简体   繁体   English

LAPACK / BLAS与简单的“for”循环

[英]LAPACK/BLAS versus simple “for” loops

I want to migrate a piece of code that involves a number of vector and matrix calculations to C or C++, the objective being to speed up the code as much as possible. 我想将一段涉及大量向量和矩阵计算的代码迁移到C或C ++,目标是尽可能地加速代码。

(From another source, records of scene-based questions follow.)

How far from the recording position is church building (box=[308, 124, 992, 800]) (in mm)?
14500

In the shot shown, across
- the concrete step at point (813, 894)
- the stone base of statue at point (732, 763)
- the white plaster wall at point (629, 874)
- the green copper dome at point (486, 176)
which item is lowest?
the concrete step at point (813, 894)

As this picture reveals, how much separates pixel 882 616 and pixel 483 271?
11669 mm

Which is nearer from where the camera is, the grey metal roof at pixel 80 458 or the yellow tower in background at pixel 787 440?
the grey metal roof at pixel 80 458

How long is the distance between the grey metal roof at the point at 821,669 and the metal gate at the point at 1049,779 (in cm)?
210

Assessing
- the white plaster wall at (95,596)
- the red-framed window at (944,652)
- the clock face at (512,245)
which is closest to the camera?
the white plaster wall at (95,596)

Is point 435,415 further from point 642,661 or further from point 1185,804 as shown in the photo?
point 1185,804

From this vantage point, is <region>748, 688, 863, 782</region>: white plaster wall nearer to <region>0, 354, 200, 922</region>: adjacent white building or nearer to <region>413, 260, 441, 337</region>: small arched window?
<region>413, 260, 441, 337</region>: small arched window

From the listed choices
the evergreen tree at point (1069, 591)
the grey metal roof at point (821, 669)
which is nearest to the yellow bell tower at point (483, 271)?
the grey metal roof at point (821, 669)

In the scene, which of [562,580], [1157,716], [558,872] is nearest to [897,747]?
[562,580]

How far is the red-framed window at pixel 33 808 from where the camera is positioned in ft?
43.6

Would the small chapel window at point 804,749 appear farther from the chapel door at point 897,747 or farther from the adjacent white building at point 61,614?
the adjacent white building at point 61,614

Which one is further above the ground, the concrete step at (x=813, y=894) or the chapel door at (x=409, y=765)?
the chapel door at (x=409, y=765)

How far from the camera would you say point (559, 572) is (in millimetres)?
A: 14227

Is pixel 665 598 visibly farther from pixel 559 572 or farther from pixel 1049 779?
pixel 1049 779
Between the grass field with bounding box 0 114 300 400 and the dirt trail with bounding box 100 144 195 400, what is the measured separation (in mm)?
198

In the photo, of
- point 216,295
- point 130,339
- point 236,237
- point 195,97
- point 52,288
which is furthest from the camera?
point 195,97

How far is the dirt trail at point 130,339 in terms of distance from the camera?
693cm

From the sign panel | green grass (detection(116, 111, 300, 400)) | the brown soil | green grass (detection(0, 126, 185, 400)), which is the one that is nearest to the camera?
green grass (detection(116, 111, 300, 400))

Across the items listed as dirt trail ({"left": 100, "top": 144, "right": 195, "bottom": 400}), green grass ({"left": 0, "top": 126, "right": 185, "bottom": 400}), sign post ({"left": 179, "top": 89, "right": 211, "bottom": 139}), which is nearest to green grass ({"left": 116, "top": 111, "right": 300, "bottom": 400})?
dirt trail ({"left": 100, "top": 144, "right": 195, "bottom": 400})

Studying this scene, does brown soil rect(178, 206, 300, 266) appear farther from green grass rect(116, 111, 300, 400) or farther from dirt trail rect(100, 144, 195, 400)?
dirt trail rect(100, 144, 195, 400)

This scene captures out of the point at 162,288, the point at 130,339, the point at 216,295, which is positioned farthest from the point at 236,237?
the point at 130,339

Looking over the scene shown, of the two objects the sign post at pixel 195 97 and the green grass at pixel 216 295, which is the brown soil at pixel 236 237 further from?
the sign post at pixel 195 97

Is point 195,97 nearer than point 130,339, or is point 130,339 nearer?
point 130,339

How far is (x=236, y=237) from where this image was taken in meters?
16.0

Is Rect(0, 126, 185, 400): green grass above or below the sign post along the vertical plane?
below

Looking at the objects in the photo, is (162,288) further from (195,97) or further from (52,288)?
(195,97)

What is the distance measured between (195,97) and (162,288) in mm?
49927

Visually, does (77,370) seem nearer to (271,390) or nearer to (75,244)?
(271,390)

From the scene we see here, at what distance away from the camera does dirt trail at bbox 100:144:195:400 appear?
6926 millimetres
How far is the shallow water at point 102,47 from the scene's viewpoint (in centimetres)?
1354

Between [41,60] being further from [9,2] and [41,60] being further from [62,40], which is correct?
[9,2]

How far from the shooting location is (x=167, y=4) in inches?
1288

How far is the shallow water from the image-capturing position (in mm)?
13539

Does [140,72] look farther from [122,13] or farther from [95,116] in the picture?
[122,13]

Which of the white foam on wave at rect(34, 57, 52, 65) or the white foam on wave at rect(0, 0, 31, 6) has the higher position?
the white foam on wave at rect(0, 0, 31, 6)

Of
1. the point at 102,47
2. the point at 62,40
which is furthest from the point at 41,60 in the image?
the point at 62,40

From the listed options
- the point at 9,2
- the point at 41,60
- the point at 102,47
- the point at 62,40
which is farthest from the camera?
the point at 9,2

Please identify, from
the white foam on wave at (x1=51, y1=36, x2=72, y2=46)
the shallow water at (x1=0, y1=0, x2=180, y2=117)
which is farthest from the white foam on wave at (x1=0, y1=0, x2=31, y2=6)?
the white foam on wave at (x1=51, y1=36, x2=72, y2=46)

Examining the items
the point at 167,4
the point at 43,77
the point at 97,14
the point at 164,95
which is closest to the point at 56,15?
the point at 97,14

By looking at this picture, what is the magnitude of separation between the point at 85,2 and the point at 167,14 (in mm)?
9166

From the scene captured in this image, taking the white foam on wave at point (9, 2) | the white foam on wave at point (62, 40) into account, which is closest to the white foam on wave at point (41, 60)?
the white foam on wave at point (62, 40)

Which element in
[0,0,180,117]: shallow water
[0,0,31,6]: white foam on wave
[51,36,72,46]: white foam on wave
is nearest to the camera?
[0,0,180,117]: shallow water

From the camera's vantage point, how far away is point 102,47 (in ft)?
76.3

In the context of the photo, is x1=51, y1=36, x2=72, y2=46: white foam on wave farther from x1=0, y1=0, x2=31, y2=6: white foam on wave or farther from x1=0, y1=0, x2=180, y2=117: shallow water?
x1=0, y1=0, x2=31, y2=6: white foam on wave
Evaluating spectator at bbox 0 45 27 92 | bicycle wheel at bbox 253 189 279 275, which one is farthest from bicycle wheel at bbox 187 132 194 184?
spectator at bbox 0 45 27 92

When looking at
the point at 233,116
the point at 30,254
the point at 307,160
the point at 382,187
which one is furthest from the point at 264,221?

Are linear algebra calculations with for loops in C code as fast as calculations using LAPACK/BLAS, or there is some unique speedup from using those libraries? C代码中的for循环的线性代数计算与使用LAPACK / BLAS的计算一样快,或者使用这些库有一些独特的加速?

In other words, could simple C code (using for loops and the like) perform linear algebra calculations as fast as code that utilizes LAPACK/BLAS? 换句话说,简单的C代码(使用for循环等)可以像使用LAPACK / BLAS的代码一样快地执行线性代数计算吗?

Vendor-provided LAPACK / BLAS libraries (Intel's IPP/MKL have been mentioned, but there's also AMD's ACML, and other CPU vendors like IBM/Power or Oracle/SPARC provide equivalents as well) are often highly optimized for specific CPU abilities that'll significantly boost performance on large datasets. 供应商提供的LAPACK / BLAS库(英特尔的IPP / MKL已被提及,但也有AMD的ACML,其他CPU供应商,如IBM / Power或Oracle / SPARC也提供等价物)通常针对特定的CPU能力进行高度优化。显着提高大型数据集的性能。

Often, though, you've got very specific small data to operate on (say, 4x4 matrices or 4D dot products, ie operations used in 3D geometry processing) and for those sort of things, BLAS/LAPACK are overkill, because of initial tests done by these subroutines which codepaths to choose, depending on properties of the data set. 但是,通常,你有非常特定的小数据可以操作(例如,4x4矩阵或4D点积,即3D几何处理中使用的操作),对于那些类型的东西,BLAS / LAPACK是过度的,因为初始测试这些子程序由哪些代码路径选择,取决于数据集的属性。 In those situations, simple C/C++ sourcecode, maybe using SSE2...4 intrinsics and/or compiler-generated vectorization, may beat BLAS/LAPACK. 在这些情况下,简单的C / C ++源代码,可能使用SSE2 ... 4内在函数和/或编译器生成的向量化,可能会击败BLAS / LAPACK。
That's why, for example, Intel has two libraries - MKL for large linear algebra datasets, and IPP for small (graphics vectors) data sets. 这就是为什么,例如,英特尔有两个库 - 用于大型线性代数数据集的MKL和用于小型 (图形矢量)数据集的IPP。

In that sense, 从这个意义上讲,

  • what exactly is your data set ? 你的数据集究竟是什么?
  • What matrix/vector sizes ? 什么矩阵/矢量大小?
  • What linear algebra operations ? 什么线性代数运算?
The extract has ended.